Many of these options are optional and default values are used in case where option is not chosen by the user. When the user is satisfied that the required or desired interests are met or configured on the criteria search interface, the search button is clicked to initiate the search operation which is primarily driven by the Hotel Search Agent (HSA).We will present few scenarios along with screen shots to substantiate the intelligence so developed for our system.

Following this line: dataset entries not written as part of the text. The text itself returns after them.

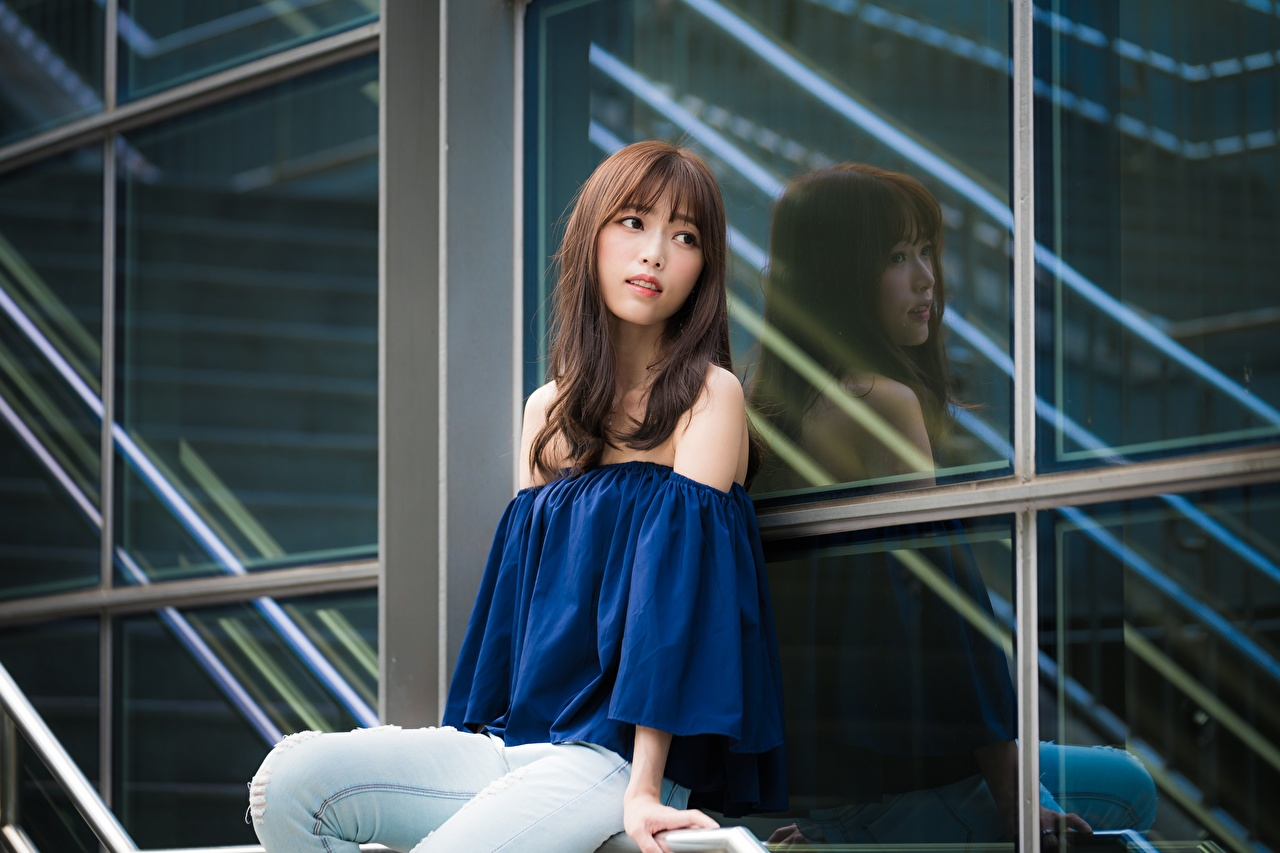 Images Brown haired blurred background Girls Asian sit Glance Bokeh female young woman Asiatic Sitting Staring
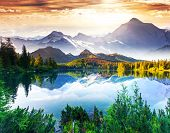 stock photo of sunny season  - Fantastic sunny day is in mountain lake - JPG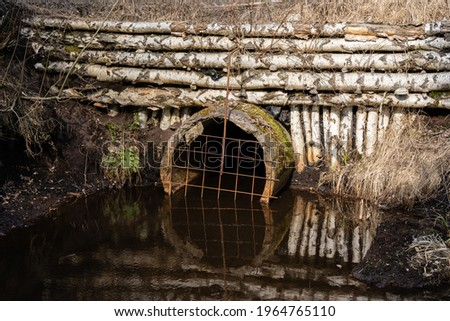 a small water channel in a swamp with a culvert above which the fortification is made of birch trunks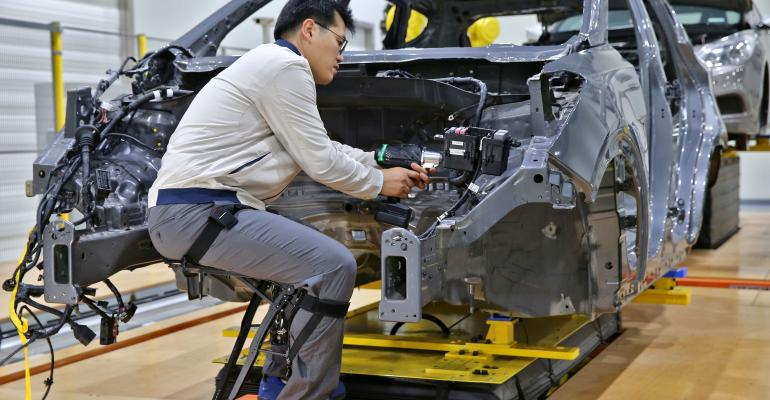 Hyundai's Chairless Exoskeleton helps maintain worker's sitting position.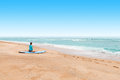 Young lady surfer waiting at a seashore for a big waves to come Royalty Free Stock Photo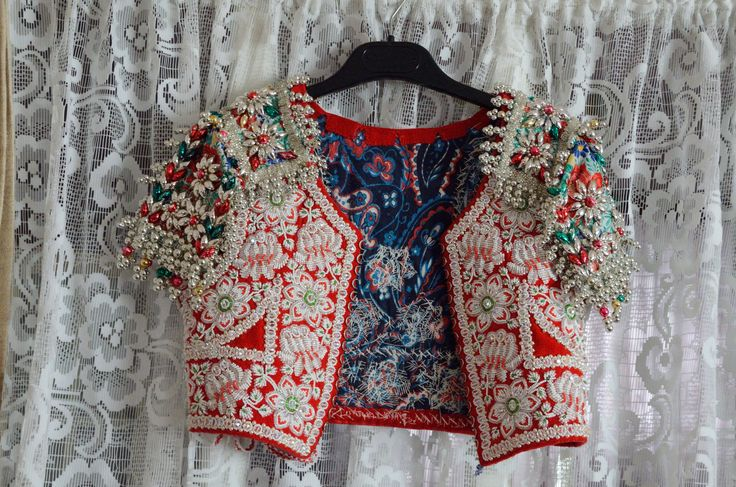 Girl's waistcoat, decorated with beads and sequins.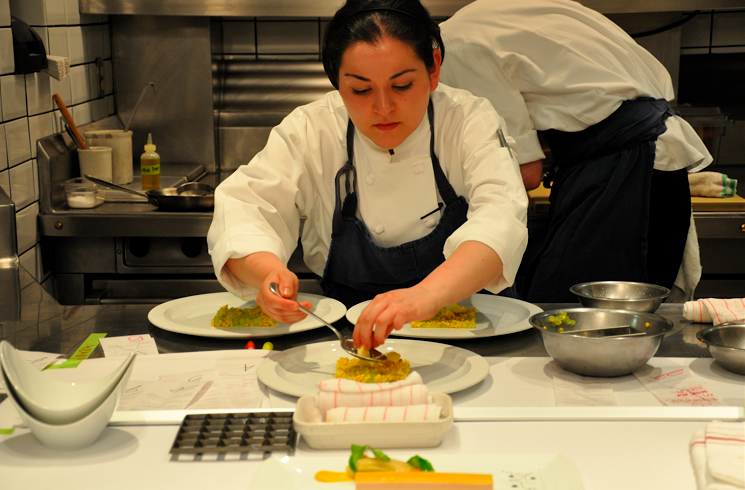 A chef at the plating section arranges a bed of roasted corn for the next course to be delivered.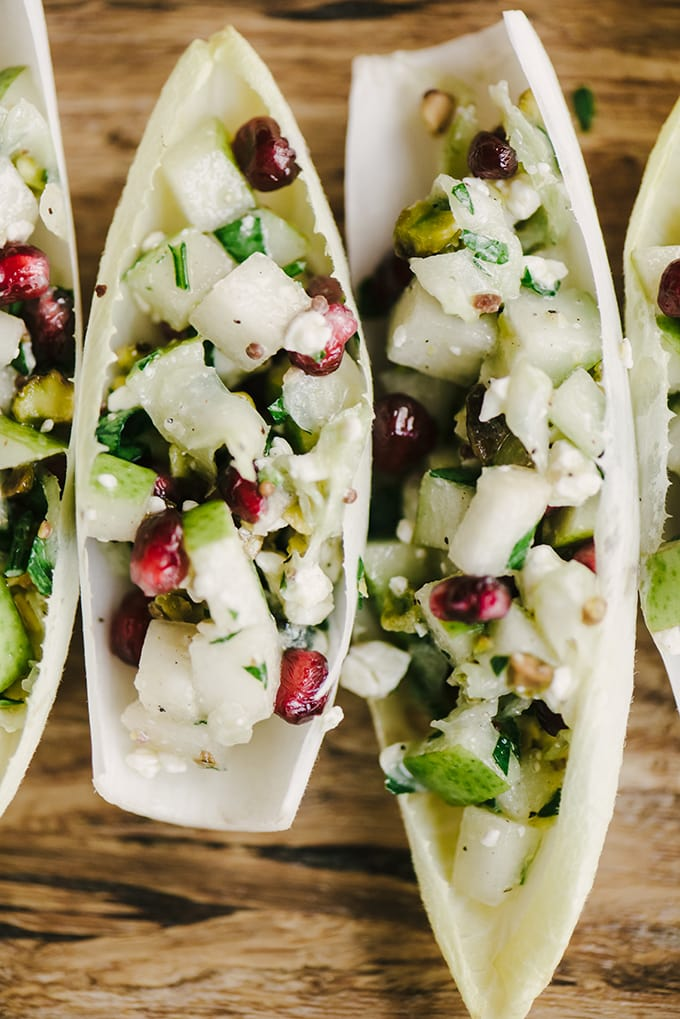 A close-up image of healthy endive appetizer cups stuffed with pear, pomegranate, and blue cheese.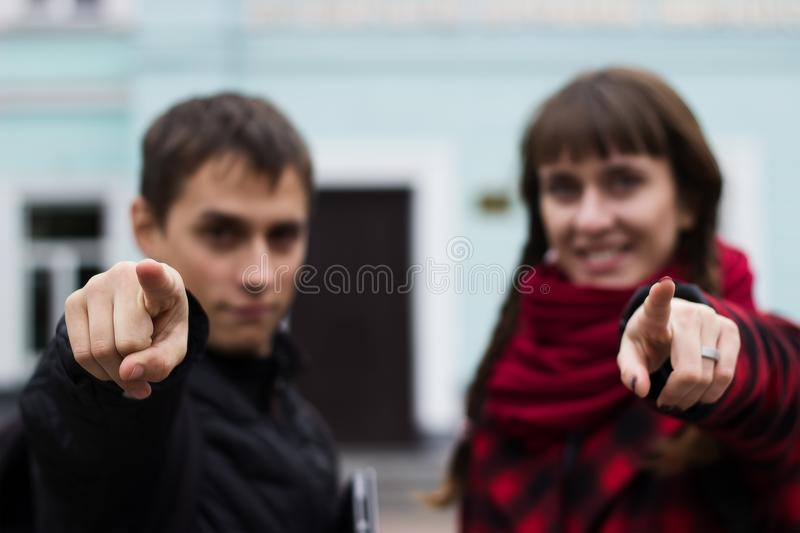 Smiling woman pointing her finger to you royalty free stock images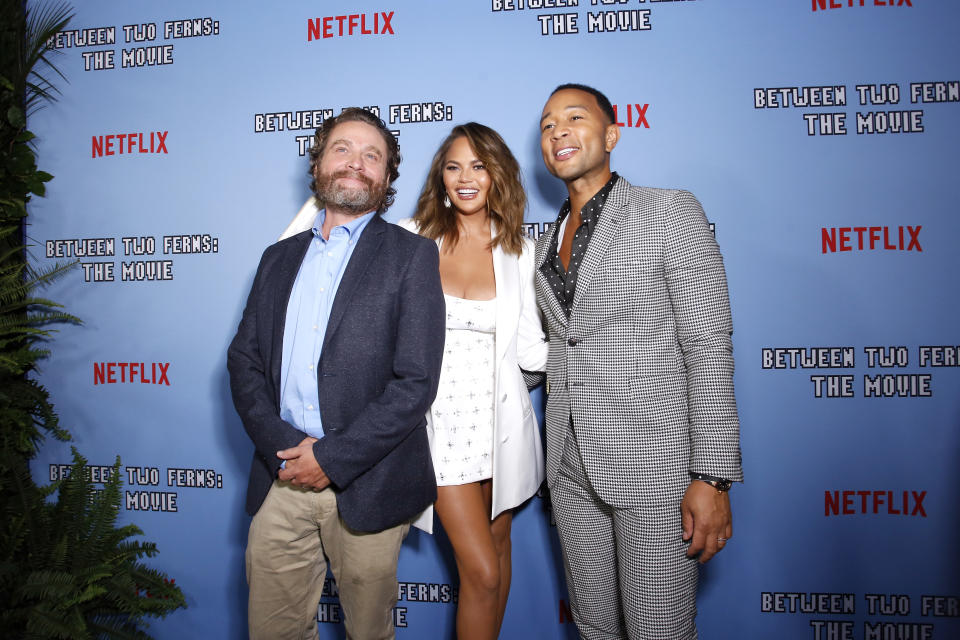 """LOS ANGELES, CALIFORNIA - SEPTEMBER 16: (L-R) Zach Galifianakis, Chrissy Teigen, and John Legend attend Netflix's special screening of """"Between Two Ferns: The Movie"""" on September 16, 2019 in Los Angeles, California. (Photo by Rachel Murray/Getty Images for Netflix)"""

Let us consider a scenario where user will select a destination from the Google map interface by navigating around using the zoom controls and mouse to select a desired location/region as shown in Fig. 3. The user here selects the location Negril aided by Google maps depicted in Fig. 4. After selecting the location, user selects user criteria such as Price less than 200.00, Breakfast and Food included with feedback of 3 months. The other facilities and activities are left as blank where the system would take default value as shown in Fig. 5. Now based on the input, the hotel search agent from the mobile would contact with the central database agent which possess intelligence to find the hotels for price less than 200.00 in location Negril with Breakfast and food included. The central database return the list of hotels for price less than 200.00 in the location Negril with rating and popularity information where popularity shows how popular the hotel is in the location as shown in Fig. 6 based on the number of persons who have stayed. From the results as shown in Fig. 6, the hotels are listed with the rating of 4 and popularity above 60% which is excellent. Fig. 7 shows the location of Hotels in Google Map.
Rating is calculated over scale of 1 to 5 based on factors like Infrastructure, Environment, and Ambience etc. We define here the popularity index as follows:
Popularity index = (number of persons stayed/number of persons booked)*100.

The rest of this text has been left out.